A brand’s integrity is much more important than click-throughs. Worrying so much about automatic return is misunderstanding the role of advertising. That’s an out-dated theory of media called the hypodermic needle theory, which says that any piece of communication will be automatically received and accepted by the audience. We all know from our own lives this isn’t how it works. Did you buy your car because you saw ONE ad that programmed your brain to want that car? Of course not. You gradually built up a trust with a particular brand, you did your research and decided on the car for you.
But clients and media agencies often put the cart before the horse. People don’t know why they make the choices they make and media agencies can’t show any numbers for branding and awareness. You can’t survey someone about why they bought x product over y because branding can (and should) be subtle and, ultimately, almost invisible. You engage with a brand because you’ve developed a relationship with it.
At Hook Media, when we create content for and on behalf of clients, advertising is never the end goal. We have so far been lucky to work with companies that understand the importance of having a strong brand and that associating yourself with high-quality content, be it video, photography or written articles, will drive sales down the line. We want our viewers to be engaged with the brand first and foremost. No need to put a sales call to action on every single thing. Build it and they will come.
It’s taking the long view, but ultimately it’s where things are headed.
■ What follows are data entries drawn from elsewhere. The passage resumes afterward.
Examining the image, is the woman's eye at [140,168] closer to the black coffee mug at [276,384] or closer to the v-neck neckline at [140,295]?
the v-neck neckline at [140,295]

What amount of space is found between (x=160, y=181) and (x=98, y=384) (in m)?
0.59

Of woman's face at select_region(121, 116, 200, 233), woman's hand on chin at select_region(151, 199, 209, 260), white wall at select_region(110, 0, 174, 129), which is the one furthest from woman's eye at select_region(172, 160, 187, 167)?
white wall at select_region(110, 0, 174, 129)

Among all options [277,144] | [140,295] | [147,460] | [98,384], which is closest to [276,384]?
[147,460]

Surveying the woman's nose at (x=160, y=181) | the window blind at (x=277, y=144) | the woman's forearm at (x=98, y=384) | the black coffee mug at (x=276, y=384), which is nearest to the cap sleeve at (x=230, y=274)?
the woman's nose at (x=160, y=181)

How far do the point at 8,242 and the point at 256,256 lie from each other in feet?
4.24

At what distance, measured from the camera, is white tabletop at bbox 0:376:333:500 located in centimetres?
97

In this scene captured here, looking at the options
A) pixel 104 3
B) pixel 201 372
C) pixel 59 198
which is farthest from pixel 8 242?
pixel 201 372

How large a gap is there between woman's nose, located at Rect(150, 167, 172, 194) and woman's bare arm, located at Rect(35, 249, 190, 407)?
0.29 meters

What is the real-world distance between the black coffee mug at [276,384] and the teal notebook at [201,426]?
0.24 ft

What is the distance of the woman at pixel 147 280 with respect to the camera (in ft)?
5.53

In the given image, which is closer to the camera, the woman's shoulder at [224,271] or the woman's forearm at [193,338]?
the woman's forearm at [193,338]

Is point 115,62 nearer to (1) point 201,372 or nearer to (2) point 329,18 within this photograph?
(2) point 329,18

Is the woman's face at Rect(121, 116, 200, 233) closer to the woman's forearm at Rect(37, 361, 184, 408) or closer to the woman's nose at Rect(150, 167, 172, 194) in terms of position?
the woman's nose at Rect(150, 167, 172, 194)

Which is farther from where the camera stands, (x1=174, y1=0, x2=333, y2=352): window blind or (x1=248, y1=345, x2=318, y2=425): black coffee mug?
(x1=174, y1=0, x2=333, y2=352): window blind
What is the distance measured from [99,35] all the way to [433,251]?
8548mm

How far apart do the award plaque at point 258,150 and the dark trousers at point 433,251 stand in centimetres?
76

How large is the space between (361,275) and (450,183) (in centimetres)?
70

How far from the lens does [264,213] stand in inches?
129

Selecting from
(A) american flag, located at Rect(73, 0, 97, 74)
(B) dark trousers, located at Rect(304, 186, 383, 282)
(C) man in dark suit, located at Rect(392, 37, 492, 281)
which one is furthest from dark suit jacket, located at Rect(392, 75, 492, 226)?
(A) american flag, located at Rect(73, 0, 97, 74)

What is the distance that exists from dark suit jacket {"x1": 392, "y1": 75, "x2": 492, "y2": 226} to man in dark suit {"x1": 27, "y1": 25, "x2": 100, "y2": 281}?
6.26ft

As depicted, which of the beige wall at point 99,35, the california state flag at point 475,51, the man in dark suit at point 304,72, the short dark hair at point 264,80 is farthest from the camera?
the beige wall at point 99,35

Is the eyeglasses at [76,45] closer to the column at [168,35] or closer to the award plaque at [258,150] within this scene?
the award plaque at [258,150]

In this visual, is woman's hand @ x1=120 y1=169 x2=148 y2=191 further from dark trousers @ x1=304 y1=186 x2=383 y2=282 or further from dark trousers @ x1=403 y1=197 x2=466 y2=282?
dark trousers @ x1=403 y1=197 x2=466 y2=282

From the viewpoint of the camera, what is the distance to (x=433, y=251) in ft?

The smart companies are the ones that have strong brand integrity and a strategy for getting their name out there, without having to feature product shots beckoning you to BUY BUY BUY. Those kinds of businesses might get some click-throughs — but guaranteed they’re not getting people interested in engaging with their brand.
The challenge is to convince clients and media agencies that whatever the strategy, the focus should be on long-term development of a brand that customers will want to engage with.